Copy all of the items below word for word, leaving out the pictures.

Entries from a dataset:
_ _ _

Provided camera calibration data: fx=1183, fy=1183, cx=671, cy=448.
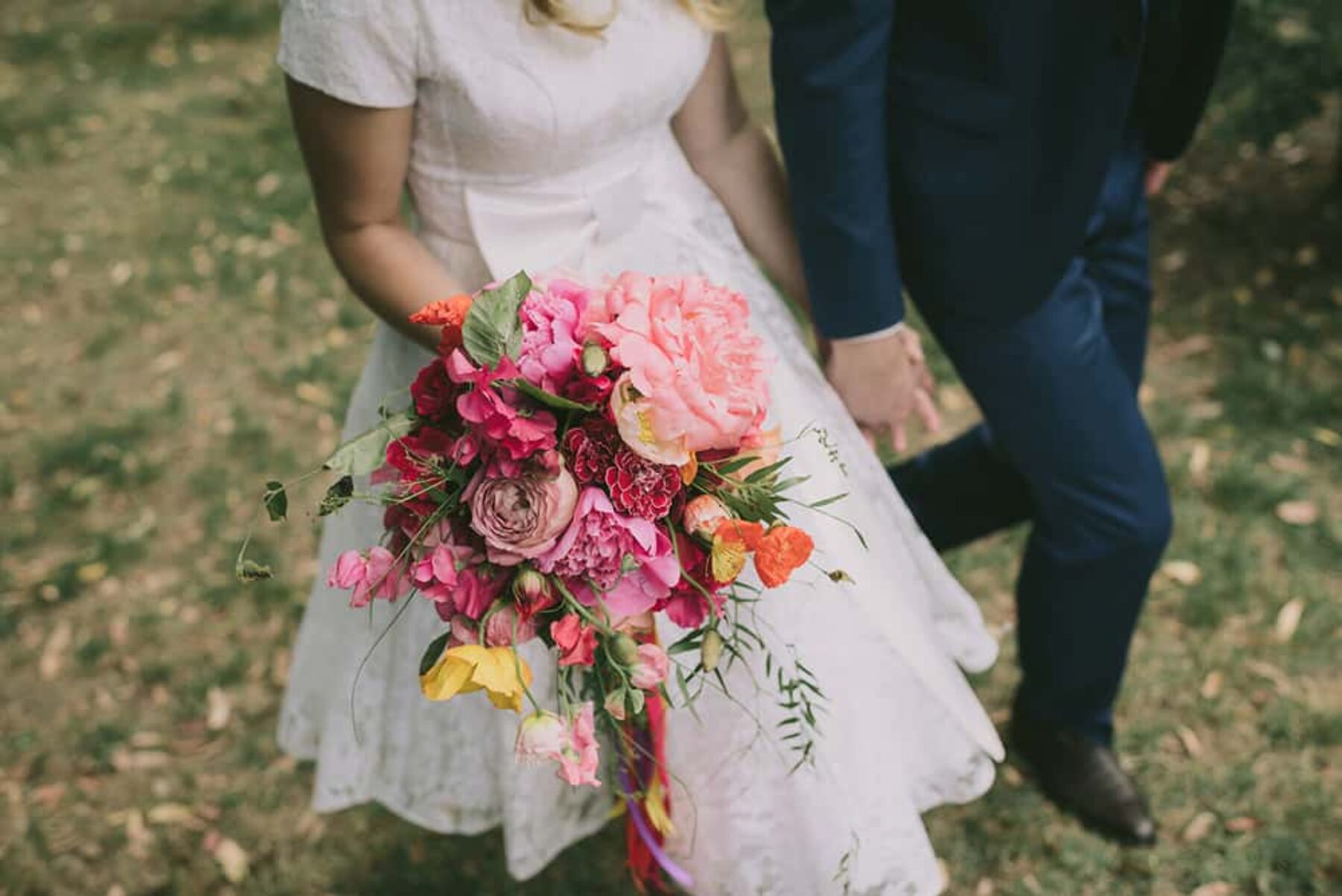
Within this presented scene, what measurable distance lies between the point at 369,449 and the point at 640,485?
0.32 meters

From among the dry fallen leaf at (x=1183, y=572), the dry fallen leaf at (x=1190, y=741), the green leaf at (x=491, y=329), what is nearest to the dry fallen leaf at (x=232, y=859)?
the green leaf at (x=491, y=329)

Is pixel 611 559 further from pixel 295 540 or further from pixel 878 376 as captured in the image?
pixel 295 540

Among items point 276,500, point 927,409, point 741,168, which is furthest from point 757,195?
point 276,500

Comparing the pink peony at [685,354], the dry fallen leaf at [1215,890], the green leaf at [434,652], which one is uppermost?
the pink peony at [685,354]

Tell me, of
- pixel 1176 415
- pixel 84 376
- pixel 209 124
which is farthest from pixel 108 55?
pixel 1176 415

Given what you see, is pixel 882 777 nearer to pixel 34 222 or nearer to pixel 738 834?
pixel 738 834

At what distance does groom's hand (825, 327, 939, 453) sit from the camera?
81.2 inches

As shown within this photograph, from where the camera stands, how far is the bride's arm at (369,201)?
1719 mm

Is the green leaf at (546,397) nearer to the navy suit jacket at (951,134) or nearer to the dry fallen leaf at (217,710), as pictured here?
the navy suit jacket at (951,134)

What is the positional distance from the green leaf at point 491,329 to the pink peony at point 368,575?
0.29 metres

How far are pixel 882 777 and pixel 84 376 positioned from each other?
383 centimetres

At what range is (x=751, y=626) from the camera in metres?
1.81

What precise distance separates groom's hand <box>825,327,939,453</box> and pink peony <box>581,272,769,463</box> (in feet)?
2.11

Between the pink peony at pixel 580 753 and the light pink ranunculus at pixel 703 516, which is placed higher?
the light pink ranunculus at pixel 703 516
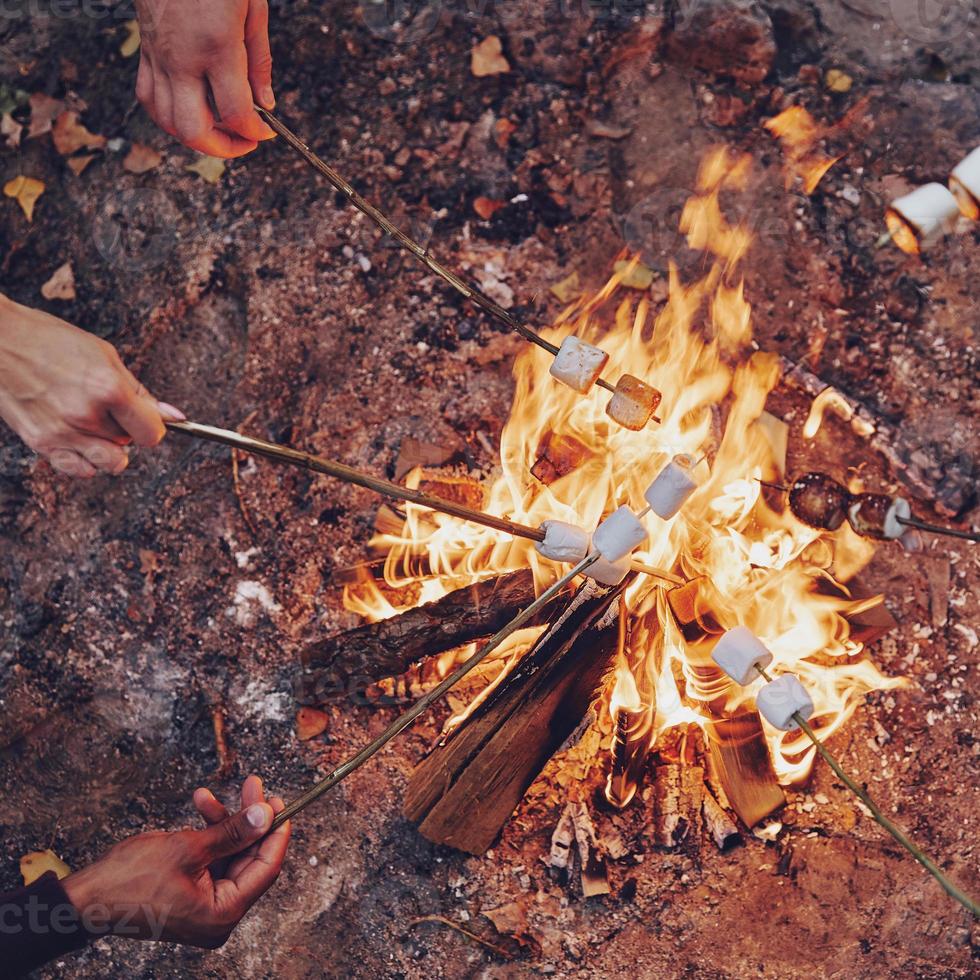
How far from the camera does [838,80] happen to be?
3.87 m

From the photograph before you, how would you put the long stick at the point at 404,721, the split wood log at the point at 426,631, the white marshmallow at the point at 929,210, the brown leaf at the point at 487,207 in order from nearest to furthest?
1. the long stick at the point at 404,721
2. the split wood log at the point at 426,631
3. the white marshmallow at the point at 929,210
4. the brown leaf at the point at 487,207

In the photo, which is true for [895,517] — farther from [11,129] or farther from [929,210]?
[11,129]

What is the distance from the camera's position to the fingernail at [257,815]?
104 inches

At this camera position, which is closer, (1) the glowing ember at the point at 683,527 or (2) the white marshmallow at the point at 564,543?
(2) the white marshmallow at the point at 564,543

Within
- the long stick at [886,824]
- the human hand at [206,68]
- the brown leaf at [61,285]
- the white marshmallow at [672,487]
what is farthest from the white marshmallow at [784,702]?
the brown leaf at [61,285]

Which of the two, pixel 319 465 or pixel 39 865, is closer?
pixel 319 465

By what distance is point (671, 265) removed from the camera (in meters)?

_ _ _

● FINISHED EXERCISE:
Provided camera calibration data: fx=1183, fy=1183, cx=671, cy=448.
Within this presented scene, what measurable distance lies between the point at 369,449 and the point at 640,485?
0.32 meters

From among the dry fallen leaf at (x=1183, y=572), the dry fallen leaf at (x=1190, y=741), the green leaf at (x=491, y=329), what is nearest to the dry fallen leaf at (x=232, y=859)?
the green leaf at (x=491, y=329)

Is pixel 611 559 further from pixel 295 540 or further from pixel 878 376 as captured in the image?
pixel 295 540

Among items point 276,500, point 927,409, point 741,168, which is furthest from point 757,195?
point 276,500

Comparing the pink peony at [685,354], the dry fallen leaf at [1215,890], the green leaf at [434,652], which one is uppermost?
the pink peony at [685,354]

Tell me, of
- pixel 1176 415
- pixel 84 376
- pixel 209 124
which is farthest from pixel 108 55?
pixel 1176 415

Given what you see, is pixel 882 777 nearer to pixel 34 222 or nearer to pixel 738 834?
pixel 738 834

At what distance does groom's hand (825, 327, 939, 453) sit from the camera?
81.2 inches

As shown within this photograph, from where the camera stands, how far is the bride's arm at (369,201)?
1719 mm

Is the green leaf at (546,397) nearer to the navy suit jacket at (951,134) or nearer to the dry fallen leaf at (217,710), as pictured here?
the navy suit jacket at (951,134)

What is the positional distance from the green leaf at point 491,329 to the pink peony at point 368,575?
0.29 metres

How far are pixel 882 777 and pixel 84 376 positioned from each other?
383 centimetres

At what range is (x=751, y=626) from the camera in metres?
1.81

What precise distance separates groom's hand <box>825,327,939,453</box> and pink peony <box>581,272,769,463</box> (in feet)?
2.11

Between the pink peony at pixel 580 753 and the light pink ranunculus at pixel 703 516, which is placed higher?
the light pink ranunculus at pixel 703 516
How far from the camera does [838,80] happen to be?
3.87 m

From the photograph before you, how would you put the long stick at the point at 404,721, the split wood log at the point at 426,631, the white marshmallow at the point at 929,210, the brown leaf at the point at 487,207 in order from nearest to furthest?
1. the long stick at the point at 404,721
2. the split wood log at the point at 426,631
3. the white marshmallow at the point at 929,210
4. the brown leaf at the point at 487,207

In the photo, which is true for [895,517] — farther from [11,129] or farther from [929,210]?
[11,129]

What is the distance from the camera's position to the fingernail at [257,815]?
104 inches

At this camera position, which is closer, (1) the glowing ember at the point at 683,527 or (2) the white marshmallow at the point at 564,543?
(2) the white marshmallow at the point at 564,543

Within
- the long stick at [886,824]
- the human hand at [206,68]
- the brown leaf at [61,285]
- the white marshmallow at [672,487]
what is farthest from the white marshmallow at [784,702]?
the brown leaf at [61,285]

Which of the two, pixel 319 465 or pixel 39 865, is closer?
pixel 319 465

By what distance is point (671, 265) removed from the camera (in meters)?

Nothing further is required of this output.